Assignment:
Leave out the pictures and restate the rest of the data exactly.

Provided records:
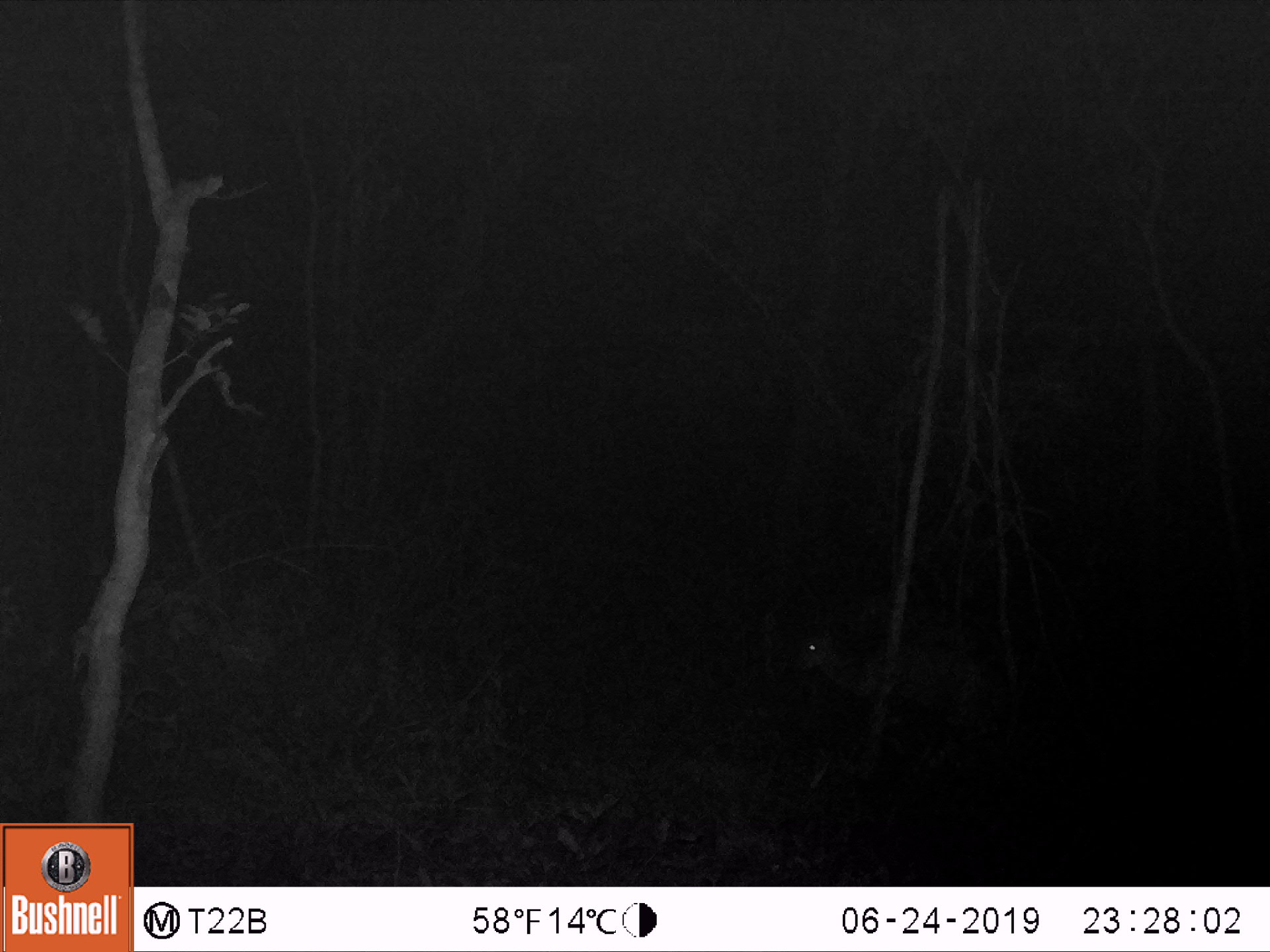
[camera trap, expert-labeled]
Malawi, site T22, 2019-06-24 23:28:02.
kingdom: Animalia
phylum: Chordata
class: Mammalia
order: Artiodactyla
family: Bovidae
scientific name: Antilopinae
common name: small antelope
Small antelope (Antilopinae), count 1.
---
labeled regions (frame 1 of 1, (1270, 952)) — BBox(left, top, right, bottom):
small antelope: BBox(778, 608, 1011, 763)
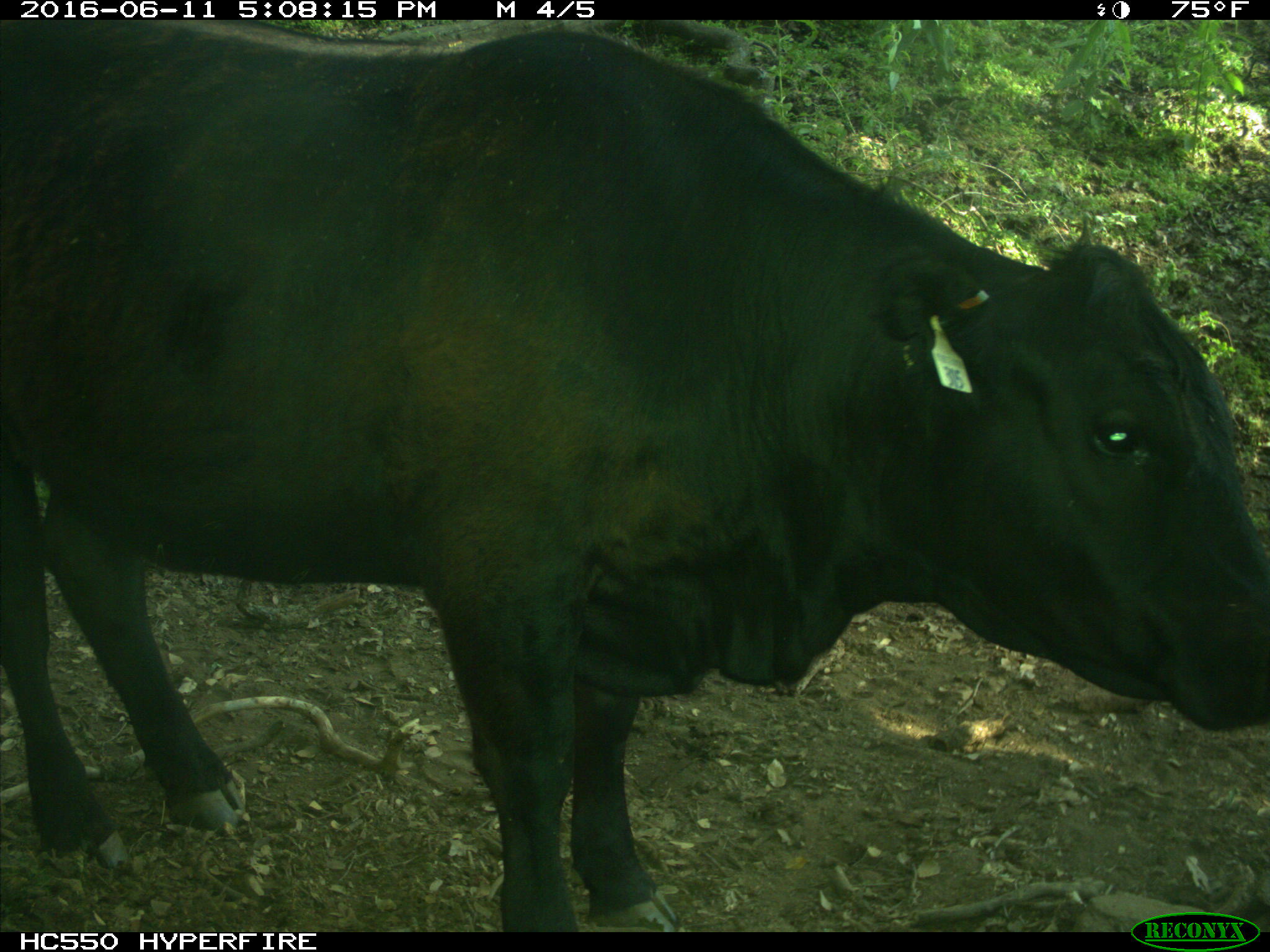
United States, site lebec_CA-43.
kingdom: Animalia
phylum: Chordata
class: Mammalia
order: Artiodactyla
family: Bovidae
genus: Bos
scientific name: Bos taurus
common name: domestic cow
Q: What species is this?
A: Bos taurus (domestic cow).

Solution below:
[camera trap, expert-labeled]
Malawi, site T22, 2019-06-24 23:28:02.
kingdom: Animalia
phylum: Chordata
class: Mammalia
order: Artiodactyla
family: Bovidae
scientific name: Antilopinae
common name: small antelope
Small antelope (Antilopinae), count 1.
---
labeled regions (frame 1 of 1, (1270, 952)) — BBox(left, top, right, bottom):
small antelope: BBox(778, 608, 1011, 763)
United States, site lebec_CA-43.
kingdom: Animalia
phylum: Chordata
class: Mammalia
order: Artiodactyla
family: Bovidae
genus: Bos
scientific name: Bos taurus
common name: domestic cow
Q: What species is this?
A: Bos taurus (domestic cow).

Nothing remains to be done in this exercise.